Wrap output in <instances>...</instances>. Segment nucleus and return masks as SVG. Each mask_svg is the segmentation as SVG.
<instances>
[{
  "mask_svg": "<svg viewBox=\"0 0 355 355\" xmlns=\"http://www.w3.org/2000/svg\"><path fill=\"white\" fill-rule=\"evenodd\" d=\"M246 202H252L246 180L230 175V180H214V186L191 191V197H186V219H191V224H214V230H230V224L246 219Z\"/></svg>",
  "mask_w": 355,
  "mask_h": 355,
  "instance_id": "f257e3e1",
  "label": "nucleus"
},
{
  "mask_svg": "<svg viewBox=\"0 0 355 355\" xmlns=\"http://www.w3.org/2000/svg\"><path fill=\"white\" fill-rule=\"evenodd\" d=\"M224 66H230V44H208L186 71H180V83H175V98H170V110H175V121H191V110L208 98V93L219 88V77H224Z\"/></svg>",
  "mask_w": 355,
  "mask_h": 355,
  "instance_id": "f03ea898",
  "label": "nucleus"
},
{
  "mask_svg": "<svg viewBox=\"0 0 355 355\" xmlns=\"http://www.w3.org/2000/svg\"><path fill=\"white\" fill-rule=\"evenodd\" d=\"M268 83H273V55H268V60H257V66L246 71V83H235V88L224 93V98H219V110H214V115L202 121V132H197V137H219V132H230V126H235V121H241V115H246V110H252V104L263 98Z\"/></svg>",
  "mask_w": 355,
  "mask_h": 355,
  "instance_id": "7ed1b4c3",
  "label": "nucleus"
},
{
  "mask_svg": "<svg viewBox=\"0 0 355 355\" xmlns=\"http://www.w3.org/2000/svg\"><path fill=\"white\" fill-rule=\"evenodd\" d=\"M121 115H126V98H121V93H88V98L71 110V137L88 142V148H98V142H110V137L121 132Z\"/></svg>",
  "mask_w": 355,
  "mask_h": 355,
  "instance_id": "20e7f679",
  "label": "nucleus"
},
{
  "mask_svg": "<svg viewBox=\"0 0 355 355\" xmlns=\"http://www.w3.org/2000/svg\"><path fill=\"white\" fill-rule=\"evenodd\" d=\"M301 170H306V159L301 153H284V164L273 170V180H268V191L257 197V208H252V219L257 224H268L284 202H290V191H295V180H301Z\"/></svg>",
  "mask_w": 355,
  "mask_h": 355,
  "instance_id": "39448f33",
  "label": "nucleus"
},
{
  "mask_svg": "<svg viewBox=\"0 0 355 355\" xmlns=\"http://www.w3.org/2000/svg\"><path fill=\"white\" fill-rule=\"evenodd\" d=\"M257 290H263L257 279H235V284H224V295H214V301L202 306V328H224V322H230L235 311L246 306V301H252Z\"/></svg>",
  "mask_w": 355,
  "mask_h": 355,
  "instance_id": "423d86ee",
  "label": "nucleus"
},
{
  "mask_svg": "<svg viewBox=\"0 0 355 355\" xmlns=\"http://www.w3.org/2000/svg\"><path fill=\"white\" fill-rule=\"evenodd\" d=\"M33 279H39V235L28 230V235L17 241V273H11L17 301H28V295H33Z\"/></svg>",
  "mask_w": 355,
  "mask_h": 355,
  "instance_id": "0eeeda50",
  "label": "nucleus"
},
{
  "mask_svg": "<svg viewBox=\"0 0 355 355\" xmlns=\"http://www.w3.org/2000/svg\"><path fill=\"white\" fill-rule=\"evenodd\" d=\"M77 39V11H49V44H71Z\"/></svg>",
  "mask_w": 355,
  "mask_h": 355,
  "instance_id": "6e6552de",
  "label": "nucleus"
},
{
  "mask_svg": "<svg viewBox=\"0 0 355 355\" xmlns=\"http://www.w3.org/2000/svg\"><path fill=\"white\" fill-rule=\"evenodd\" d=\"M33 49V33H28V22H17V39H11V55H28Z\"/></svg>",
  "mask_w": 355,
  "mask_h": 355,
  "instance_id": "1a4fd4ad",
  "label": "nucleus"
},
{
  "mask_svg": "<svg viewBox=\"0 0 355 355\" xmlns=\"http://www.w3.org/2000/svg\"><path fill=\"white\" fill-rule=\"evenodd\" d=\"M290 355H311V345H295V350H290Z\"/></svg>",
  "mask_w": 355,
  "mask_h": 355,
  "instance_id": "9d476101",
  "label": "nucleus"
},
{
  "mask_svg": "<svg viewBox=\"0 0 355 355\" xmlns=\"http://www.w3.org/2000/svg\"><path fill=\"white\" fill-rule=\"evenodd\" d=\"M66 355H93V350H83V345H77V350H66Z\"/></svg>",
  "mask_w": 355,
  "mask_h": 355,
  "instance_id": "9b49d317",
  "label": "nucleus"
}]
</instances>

__________

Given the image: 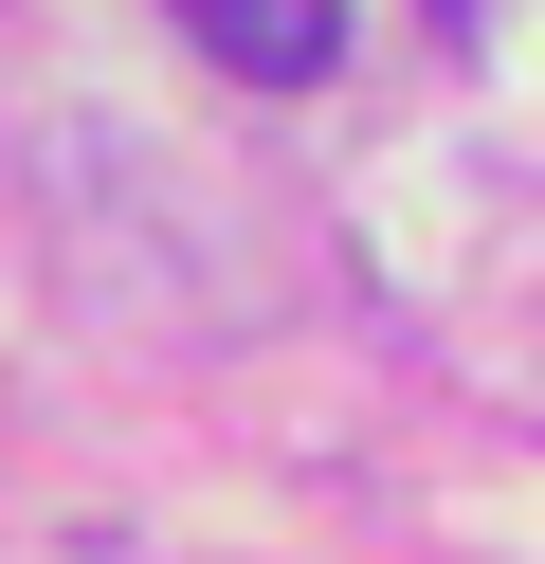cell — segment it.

__________

What the exercise asks: Tally the lines in the material above that contain the string "instances", matching case exactly, and give only the number.

Right answer: 3